• [AUFGABEN]:
a. Wo gibt es laut dem Ausgangstext über das Taxigewerbe Beispiele dafür, dass Individualisten den Markt auffüllen?
b. Führe den Ausgangstext über das Taxigewerbe und den Mindestlohn nach seinem letzten Satz fort.

• [AUSGANGSTEXT]:
▼

Endlich mal ein guter Artikel, auch wenn der Autor die richtige Antwort eher zynisch meint.
Eine Tariferhöhung löst nicht das Problem, sondern verschärft es! Steigen die Tarife drastisch an, zieht das sofort mehr Fahrer an. Das führt bei MWU ebenfalls sofort zu einer Erweiterung des Fuhrparks. Am Ende hat man dann deutlich mehr Taxen auf der Straße und der per Milchmädchenrechnung vergrößerte K6chen wird dann eben auch auf mehr Münder aufgeteilt, was zu deutlich kleineren Stücken führt als zuvor.
Der Mindestlohn hat endlich dazu geführt, daß die kriminellen Machenschaften im Taxengewerbe unter opportunistischer tätiger Duldung der zuständigen Aufsichtsbehörden auf Wunsch der Politik plötzlich ein unlösbares Problem hat. Die dadurch notwendigen Fälschungen bei den Arbeitszeiten (auch hier grätschen die Aufsichtsbehörden aktiv dem Amt für Arbeitsschutz zwischen die Beine) sind extrem leicht nachweisbar, was im Bedarfsfall zur sofortigen Stillegung des jeweiligen Betriebes führen kann.
Bis zur Einführung des Mindestlohnes diente in den Großstädten die absolute und durchaus auch freiwillige Ausbeutung der Fahrer dazu, daß systemimmanente Problem des Taxengewerbes auszugleichen. Das war politisch so gewollt. Auch nach der Einführung leisten die Aufsichtsbehörden aktiv Schützenhilfe, um dieses menschenverachtende Ausbeutungssystem am Leben zu halten.
Das Grundproblem des Taxengewerbe ist unauflösbar! Taxi ist nunmal, zumindest in Großstädten ein reines Stoßgeschäft. Man braucht also Fahrer, die bereit sind,die Nebenzeiten gesetzeskonform abzudecken.
Das kann aber nur der EWU.
Das Arbeitszeitgesetz und das Mindestlohngesetz sind selbst in ihrer derzeit sehr laschen Form und auch unter aktiver Beihilfe durch die Behörden nicht für das Taxigewerbe in seiner bisherigen Form geeignet und eigentlich war es das nie, auch nicht vor dem Mindestlohn.
Anstatt nun also nach einer Ausnahmeregelung für das Taxengewerbe, nach einer Befreihung sich überhaupt an Gesetze halten zu müssen, zu rufen, sollte man endlich sowohl in der Politik, als auch im Gewerbe und zuvörderst in den zuständigen Aufsichtsbehörden die einzig richtige Konsequenz ziehen.
Wenn legal ein Betrieb mit Fahrpersonal nicht möglich ist, dann wird diese Betriebsform eben abgeschafft!
Es gibt genug Individualisten, die in einem solchen Umfeld als EWU dann den Markt auffüllen. Beispiele dafür gibt es in Hamburg in zahlreichen Randbezirken.

▲

• [DATENAUSZUG]:
▼

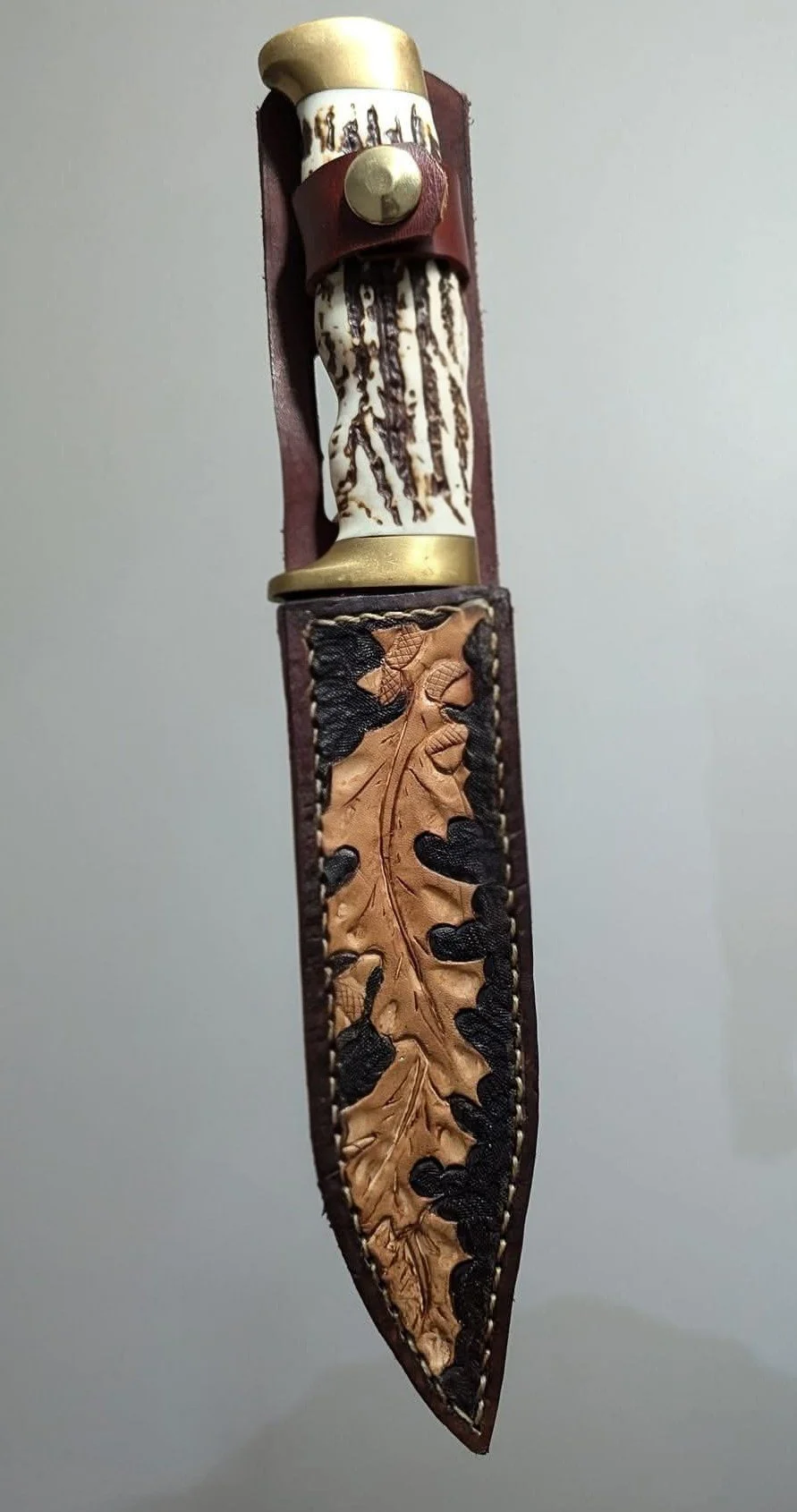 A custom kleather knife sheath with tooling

▲
▼

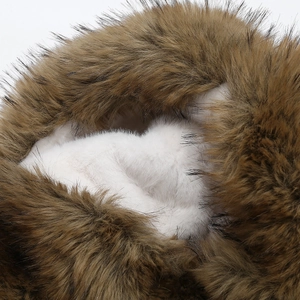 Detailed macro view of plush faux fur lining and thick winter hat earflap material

▲

• [LÖSUNGEN]:
a. In zahlreichen Randbezirken von Hamburg.

b.
Das Grundproblem wird dadurch zwar nicht gelöst, aber deutlich abgemildert.
Dazu wäre allerdings auch ein konsequentes Vorgehen gegen Gewohnheitskriminelle mit viel Geld nötig. Uber hat gezeigt, daß man sich grundsätzlich nicht an Gesetze halten will. Hier gehört eine Lex Uber her, die Uber und all jenen Unternehmern die damit zusammenarbeiten auf Lebenszeit den Betrieb auf Deutschem Boden verbieten. Was bei Verboten von verfassungsfeindlichen Vereinen funktioniert, kann doch wohl auch bei Wirtschaftskriminellen angewandt werden.
Genauso – aber nicht unbedingt die Umsatzbeteiligung. Diese hatten wir z.B. vorher auch nicht. Es war mehr los, die Trinkgelder sprudelten – somit lohnt es sich für den/die FaherIn auch. Jetzt sind es nur noch „Spitzenzeiten“, die sehr kurz sind, wofür es sich nicht lohnt für den Arbeitnehmer nicht und für den Arbeitgeber, der nun zwingend darauf achten muss, dass zu umsatzschwachen Zeiten nicht so viele Lohnkosten anfallen, d.h. den Fahrern Pause geben oder auch Schichtzeiten entsprechend anzupassen, was wiederum zu nicht lohnenswerten Zeiten für die Arbeitnehmer führte. Dem Rentner, der nur morgens und mittags seine Schultour fährt ist es egal… Und dann ist darauf noch zu achten, v.a. die FahrerInnen, die Lust zum Fahren haben und daraus ein Hobby mit Erwerb machen, dass diese auch die Pausen einhalten. Erkläre das mal jemandem, der Samstags Nacht zur Happy Hour um 1:00 Uhr seine Pause machen muss, die er/sie zu dieser Zeit gar nicht machen möchte…
Ich finde es super das mal jemand die ganze Sache auch von dieser Seite betrachtet. Was ich allerdings als noch gravierenderes Problem ansehe gerade in Potsdam ist das diese Herrschaften die hier in Potsdam mittlerweile leben sich niemals im Leben hinter das Steuer eines Taxis setzen würden da sie sich dann ihre Miete nicht mehr leisten können und die Städte und Gemeinden nichts dagegen unternehmen, im Gegenteil die aufstrebenden Gemeinden treiben die ganzen Nebenkosten noch in die Höhe (Stadtwerke) damit sich auch gar keiner aus dem Niedriglohnsektor ein Leben leisten kann in den ach so schönen Städten. Dazu kommen noch die ganzen Baustellen wo man im Berufsverkehr bis zu 30 Minuten zum Kunden braucht…und in unserer Gesellschaft haben es leider alle eilig!!!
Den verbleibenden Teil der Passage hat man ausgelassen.